**ASSIGNMENT**. Wherever the word "Tanzania" appears in a line of the data, that line should be copied.

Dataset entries
———

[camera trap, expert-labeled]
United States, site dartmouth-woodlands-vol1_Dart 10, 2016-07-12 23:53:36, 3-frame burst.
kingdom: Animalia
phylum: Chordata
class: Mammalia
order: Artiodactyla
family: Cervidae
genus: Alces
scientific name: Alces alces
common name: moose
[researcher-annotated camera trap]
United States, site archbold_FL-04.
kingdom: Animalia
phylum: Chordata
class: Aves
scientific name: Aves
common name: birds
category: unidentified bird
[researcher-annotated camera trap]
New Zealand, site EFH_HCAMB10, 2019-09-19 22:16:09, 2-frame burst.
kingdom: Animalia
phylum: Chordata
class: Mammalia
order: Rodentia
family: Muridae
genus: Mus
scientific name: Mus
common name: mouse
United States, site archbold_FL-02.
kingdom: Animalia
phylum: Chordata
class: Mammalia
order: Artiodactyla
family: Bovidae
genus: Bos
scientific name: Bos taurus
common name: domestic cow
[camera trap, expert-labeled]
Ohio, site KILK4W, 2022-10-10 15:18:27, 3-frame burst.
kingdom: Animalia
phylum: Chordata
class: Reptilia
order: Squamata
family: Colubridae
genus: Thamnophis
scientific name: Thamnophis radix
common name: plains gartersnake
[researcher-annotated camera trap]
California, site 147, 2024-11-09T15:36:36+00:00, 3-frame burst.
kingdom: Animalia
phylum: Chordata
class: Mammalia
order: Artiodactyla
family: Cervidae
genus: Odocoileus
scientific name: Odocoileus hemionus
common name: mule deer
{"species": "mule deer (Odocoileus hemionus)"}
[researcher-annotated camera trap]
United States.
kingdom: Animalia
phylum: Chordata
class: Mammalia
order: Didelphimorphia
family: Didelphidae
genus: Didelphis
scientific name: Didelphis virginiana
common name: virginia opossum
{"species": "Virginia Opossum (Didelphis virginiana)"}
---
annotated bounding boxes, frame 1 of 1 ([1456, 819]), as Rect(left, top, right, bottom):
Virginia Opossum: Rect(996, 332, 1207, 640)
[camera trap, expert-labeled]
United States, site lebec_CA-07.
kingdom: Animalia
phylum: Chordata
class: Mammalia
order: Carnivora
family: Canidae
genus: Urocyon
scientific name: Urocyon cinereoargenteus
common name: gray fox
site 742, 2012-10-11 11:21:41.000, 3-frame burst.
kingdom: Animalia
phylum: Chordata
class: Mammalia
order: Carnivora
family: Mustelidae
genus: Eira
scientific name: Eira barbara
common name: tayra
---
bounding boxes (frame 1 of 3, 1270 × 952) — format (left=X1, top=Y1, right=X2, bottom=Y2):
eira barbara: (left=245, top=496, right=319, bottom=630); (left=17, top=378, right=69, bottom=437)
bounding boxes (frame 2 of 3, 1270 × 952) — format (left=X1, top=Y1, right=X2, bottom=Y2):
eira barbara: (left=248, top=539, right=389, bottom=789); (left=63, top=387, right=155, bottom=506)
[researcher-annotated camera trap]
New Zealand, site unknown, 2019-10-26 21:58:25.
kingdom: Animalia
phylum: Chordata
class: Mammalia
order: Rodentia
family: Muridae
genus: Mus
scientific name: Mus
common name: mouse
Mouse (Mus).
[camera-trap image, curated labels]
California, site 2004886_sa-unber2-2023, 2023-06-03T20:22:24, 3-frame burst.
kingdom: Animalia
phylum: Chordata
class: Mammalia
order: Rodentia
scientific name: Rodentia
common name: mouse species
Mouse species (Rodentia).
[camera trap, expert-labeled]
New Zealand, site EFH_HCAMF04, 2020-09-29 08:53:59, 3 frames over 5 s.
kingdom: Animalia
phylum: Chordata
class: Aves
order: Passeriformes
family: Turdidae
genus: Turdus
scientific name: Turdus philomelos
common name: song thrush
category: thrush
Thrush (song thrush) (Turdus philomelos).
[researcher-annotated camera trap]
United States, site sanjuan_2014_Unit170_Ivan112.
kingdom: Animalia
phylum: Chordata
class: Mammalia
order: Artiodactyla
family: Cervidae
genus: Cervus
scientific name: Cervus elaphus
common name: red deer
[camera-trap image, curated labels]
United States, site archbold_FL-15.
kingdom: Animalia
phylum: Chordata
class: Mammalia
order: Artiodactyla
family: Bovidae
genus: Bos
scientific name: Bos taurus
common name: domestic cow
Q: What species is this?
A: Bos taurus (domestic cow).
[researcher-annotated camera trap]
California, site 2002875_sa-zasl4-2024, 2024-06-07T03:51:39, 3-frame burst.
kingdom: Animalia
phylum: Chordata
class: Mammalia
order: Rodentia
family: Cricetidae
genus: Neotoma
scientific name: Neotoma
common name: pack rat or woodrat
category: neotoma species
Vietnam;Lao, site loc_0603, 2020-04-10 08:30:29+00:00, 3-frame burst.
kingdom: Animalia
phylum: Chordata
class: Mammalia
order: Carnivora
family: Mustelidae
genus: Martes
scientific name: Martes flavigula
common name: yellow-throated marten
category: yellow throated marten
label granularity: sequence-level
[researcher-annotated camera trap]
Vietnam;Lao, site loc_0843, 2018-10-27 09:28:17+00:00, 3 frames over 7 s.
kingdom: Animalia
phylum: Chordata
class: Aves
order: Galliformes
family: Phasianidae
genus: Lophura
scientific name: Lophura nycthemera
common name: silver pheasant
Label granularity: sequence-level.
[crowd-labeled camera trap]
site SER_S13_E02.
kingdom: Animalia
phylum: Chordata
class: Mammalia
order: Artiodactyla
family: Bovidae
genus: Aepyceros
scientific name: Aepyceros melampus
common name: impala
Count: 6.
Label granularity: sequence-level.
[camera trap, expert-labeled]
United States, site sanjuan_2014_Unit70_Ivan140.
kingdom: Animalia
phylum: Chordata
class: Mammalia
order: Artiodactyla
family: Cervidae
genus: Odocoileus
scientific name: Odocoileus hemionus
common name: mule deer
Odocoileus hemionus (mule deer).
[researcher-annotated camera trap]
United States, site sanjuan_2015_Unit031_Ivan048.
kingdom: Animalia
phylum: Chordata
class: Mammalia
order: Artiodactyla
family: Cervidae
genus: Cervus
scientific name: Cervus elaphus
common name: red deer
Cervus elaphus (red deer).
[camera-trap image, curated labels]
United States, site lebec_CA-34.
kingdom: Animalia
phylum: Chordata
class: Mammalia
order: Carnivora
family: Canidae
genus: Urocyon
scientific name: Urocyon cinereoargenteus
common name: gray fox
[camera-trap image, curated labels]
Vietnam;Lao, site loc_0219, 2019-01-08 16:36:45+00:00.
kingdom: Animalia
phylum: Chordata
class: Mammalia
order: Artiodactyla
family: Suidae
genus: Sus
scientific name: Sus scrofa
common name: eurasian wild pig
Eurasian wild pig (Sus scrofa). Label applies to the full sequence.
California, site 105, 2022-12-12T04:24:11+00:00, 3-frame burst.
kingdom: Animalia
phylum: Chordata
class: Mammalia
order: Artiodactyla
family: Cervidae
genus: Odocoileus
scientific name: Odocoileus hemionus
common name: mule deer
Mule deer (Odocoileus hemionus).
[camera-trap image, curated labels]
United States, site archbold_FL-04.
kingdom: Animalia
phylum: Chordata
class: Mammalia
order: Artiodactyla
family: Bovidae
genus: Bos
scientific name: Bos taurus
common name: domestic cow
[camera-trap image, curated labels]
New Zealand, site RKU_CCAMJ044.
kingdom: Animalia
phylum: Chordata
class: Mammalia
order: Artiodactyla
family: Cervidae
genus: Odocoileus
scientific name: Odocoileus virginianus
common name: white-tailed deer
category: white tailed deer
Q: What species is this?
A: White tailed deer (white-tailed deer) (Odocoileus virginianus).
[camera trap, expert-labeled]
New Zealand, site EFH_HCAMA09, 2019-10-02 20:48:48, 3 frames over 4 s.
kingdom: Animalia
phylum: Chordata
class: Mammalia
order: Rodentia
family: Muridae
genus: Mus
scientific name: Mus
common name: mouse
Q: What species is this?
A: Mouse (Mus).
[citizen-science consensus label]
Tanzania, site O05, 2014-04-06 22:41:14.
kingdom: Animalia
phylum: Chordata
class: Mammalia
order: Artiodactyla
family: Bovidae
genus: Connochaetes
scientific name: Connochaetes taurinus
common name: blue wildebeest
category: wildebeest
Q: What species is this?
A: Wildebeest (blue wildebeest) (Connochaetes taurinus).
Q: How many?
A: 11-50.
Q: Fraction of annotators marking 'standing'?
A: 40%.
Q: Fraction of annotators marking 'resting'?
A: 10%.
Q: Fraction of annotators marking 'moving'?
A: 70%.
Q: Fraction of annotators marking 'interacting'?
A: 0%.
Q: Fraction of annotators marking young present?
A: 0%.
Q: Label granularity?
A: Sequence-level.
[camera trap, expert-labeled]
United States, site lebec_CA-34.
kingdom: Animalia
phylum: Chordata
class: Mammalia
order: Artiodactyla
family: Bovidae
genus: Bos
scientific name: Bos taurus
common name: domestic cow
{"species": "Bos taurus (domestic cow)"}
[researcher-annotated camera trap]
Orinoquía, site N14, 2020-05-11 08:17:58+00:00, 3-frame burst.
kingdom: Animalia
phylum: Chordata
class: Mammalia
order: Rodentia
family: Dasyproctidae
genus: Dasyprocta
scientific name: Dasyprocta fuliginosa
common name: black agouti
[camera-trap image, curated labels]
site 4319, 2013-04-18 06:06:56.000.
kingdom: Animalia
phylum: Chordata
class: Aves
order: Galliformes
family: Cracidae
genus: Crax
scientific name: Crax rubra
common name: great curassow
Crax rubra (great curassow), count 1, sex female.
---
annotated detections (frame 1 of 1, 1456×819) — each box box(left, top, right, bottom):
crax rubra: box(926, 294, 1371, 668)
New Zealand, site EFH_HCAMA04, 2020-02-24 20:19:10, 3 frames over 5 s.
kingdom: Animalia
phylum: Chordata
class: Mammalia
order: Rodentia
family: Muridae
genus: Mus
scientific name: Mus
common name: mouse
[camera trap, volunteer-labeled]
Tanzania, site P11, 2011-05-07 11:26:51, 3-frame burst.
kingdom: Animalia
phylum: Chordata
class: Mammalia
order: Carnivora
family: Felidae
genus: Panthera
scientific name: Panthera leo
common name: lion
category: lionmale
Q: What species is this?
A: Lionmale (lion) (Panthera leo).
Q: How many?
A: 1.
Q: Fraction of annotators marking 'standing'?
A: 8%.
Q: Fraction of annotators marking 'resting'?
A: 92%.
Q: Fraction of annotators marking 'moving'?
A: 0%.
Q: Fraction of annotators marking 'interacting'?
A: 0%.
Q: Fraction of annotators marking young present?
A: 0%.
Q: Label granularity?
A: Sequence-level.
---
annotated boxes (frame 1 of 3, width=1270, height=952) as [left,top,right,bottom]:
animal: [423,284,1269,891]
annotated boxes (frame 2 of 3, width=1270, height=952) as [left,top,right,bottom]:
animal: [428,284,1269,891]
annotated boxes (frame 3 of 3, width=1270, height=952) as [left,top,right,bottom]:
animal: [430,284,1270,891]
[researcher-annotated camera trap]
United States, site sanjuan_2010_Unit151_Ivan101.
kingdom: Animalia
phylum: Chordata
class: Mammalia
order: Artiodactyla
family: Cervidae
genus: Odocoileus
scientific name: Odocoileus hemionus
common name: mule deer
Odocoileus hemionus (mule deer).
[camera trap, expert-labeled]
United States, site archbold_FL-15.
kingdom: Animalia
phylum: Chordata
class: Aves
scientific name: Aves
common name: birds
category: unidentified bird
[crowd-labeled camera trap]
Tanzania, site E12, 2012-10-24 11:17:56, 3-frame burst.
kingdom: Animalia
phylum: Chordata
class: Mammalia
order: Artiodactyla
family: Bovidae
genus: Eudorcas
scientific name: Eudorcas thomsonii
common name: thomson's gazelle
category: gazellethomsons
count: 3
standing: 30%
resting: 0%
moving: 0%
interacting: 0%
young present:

———

**ANSWER TO THIS TASK**.
Tanzania, site O05, 2014-04-06 22:41:14.
Tanzania, site P11, 2011-05-07 11:26:51, 3-frame burst.
Tanzania, site E12, 2012-10-24 11:17:56, 3-frame burst.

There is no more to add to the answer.